__PROBLEMS TO WORK ON__
a - Answer these from the passage on fasting in Mandaeism, giving each answer on its own line with the same mark:
(i) What is ṣauma more often used to refer to in Mandaeism, other than physical fasting?
(ii) What do Mandaeans typically abstain from during certain mbaṭṭal days?
(iii) What does the term Ṣauma Rabba refer to?
b - Sum up the passage on fasting in Mandaeism in two sentences.
c - Carry on the passage on fasting in Mandaeism, picking up after its final sentence.

__EXTRACT PROVIDED__
++++++

= Sauma =

Fasting in Mandaeism

In Mandaeism, ṣauma (ࡑࡀࡅࡌࡀ) is a term that means fasting. Although ṣauma can refer to physical fasting, it is more often used in Mandaeism to refer to spiritual piety and abstaining from sin.

On some days of the Mandaean calendar, Mandaeans perform light fasting. Unlike the Muslim fasting during Ramadan, Mandaeans do not completely forgo food and water for long periods. Instead, Mandaeans typically perform light fasting, such as abstaining from meat during certain mbaṭṭal (inauspicious) days.

==Spiritual fasting==

The Mandaic term Ṣauma Rabba (ࡑࡀࡅࡌࡀ ࡓࡁࡀ) refers to a kind of "spiritual fasting" in which devout Mandaeans do not partake in the vices of the world and abstain from performing sinful activities.

++++++

__SUPPLIED MATERIAL__
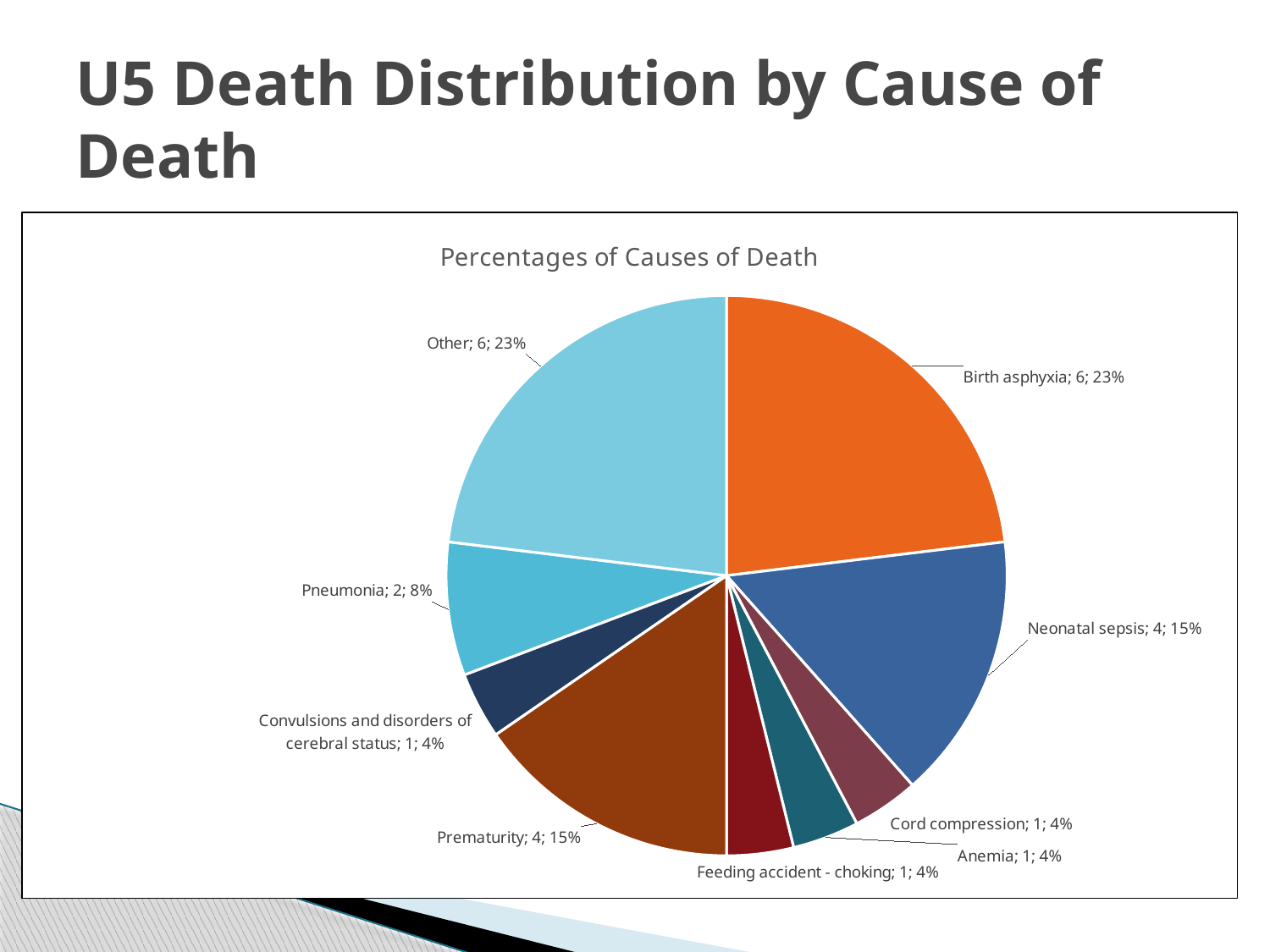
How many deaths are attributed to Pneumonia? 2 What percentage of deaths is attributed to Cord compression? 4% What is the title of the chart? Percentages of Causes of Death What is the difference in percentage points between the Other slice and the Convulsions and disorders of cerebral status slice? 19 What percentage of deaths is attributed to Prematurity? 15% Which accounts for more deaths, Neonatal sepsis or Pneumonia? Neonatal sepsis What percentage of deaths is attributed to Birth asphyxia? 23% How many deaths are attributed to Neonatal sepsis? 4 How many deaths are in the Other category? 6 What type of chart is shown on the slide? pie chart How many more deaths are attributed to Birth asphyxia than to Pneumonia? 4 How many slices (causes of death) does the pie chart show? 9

++++++

__RESULTS FOR EACH TASK__
a -
(i) Spiritual piety and abstaining from sin.
(ii) Meat.
(iii) A kind of "spiritual fasting" in which devout Mandaeans do not take part in the vices of the world and abstain from sinful activities.

b - In Mandaeism, ṣauma means fasting, but it more often refers to spiritual piety and abstaining from sin, a kind of "spiritual fasting" also called Ṣauma Rabba. On some days of the Mandaean calendar, Mandaeans perform light fasting rather than going without food and water for long periods, for example by abstaining from meat on certain mbaṭṭal days.

c -
The precepts of the Ṣauma Rabba, which exemplify the Mandaean tenets of pacificism, are mentioned in Book 1 and Book 2, Chapter 1 of the Right Ginza. Both have eight precepts that are identified with different parts of the body.

===Right Ginza Book 1===
Book 1 of the Right Ginza explains that the Great Fast is not about food and drink but about moral and spiritual discipline. (Note that the following text is not directly quoted from any translated versions of the Ginza Rabba.)

1. Fast with your eyes by avoiding deceptive glances and ill intentions.
2. Fast with your ears by not listening to things that do not concern you.
3. Fast with your mouth by speaking truthfully and avoiding lies.
4. Fast with your heart by rejecting hatred, jealousy, and conflict.
5. Fast with your hands by refraining from violence and theft.
6. Fast with your body by staying away from forbidden relationships.
7. Fast with your knees by refusing to worship Satan or false idols.
8. Fast with your feet by not pursuing things gained through deceit.
The Great Fast must be kept until one’s departure from this world.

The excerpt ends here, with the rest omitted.